TRY IT
Transcribe exactly the entries from the "eddie million from affiliate marketing" line to the end, both included, minus pictures.

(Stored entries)
:::::

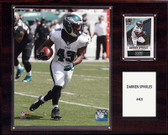"NFL 12""x15"" Darren Sproles Philadelphia Eagles Player Plaque"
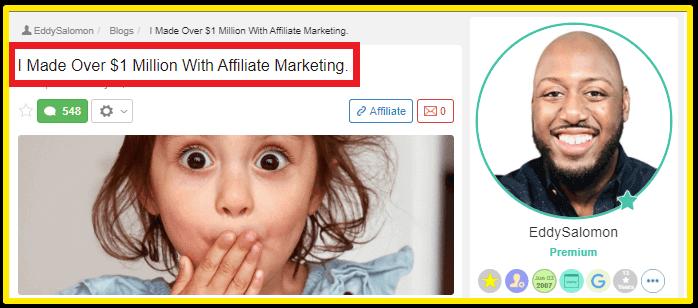 eddie million from affiliate marketing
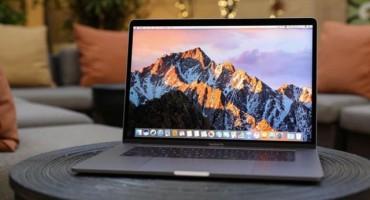 Apple sprema novi MacBook Pro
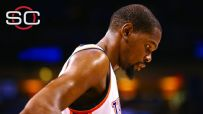 Emotions rampant as Durant's free agency nears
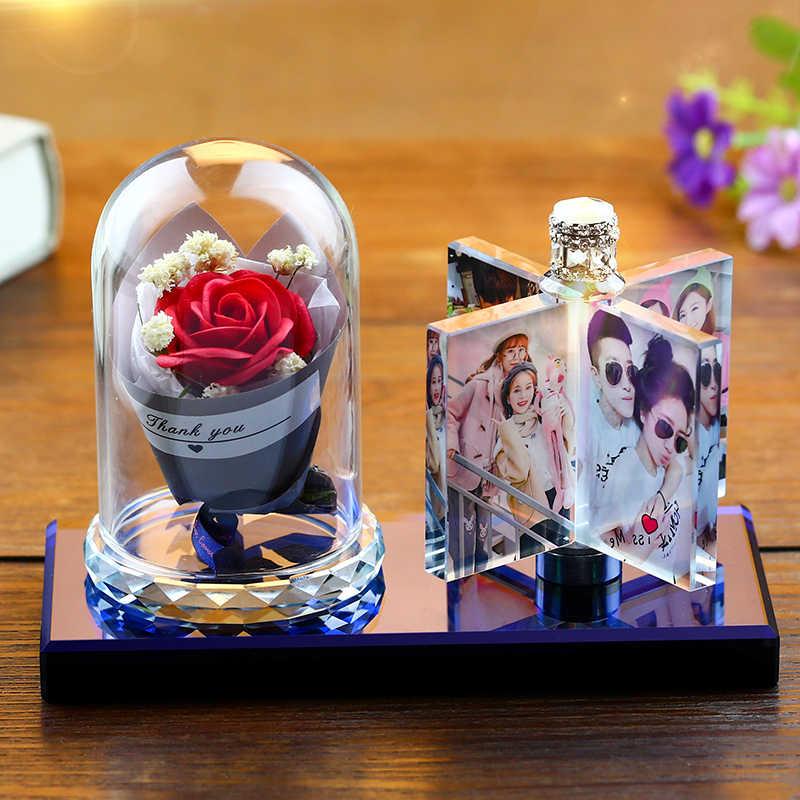 Foto di Cristallo Su Ordinazione Photo Frame Personalizza Stampato Album Fotografico Piazza Regalo di Foto di Nozze per Gli Ospiti Souvenir Regalo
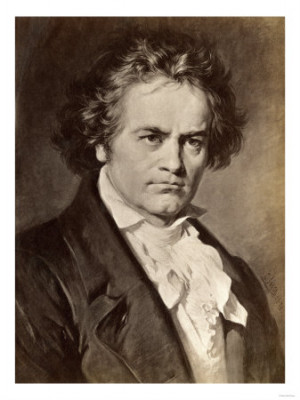Ludwig Van Beethoven - Buy this giclee print at AllPosters.com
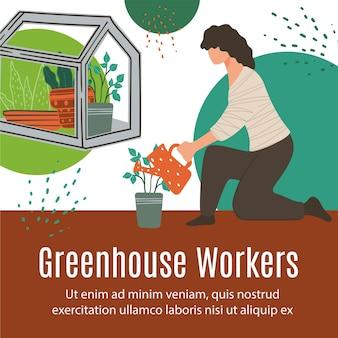 Gewächshausarbeiter landwirtschaft und gartenbau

:::::

WRITTEN RESPONSE
 eddie million from affiliate marketing
 Apple sprema novi MacBook Pro
 Emotions rampant as Durant's free agency nears
 Foto di Cristallo Su Ordinazione Photo Frame Personalizza Stampato Album Fotografico Piazza Regalo di Foto di Nozze per Gli Ospiti Souvenir Regalo
Ludwig Van Beethoven - Buy this giclee print at AllPosters.com
 Gewächshausarbeiter landwirtschaft und gartenbau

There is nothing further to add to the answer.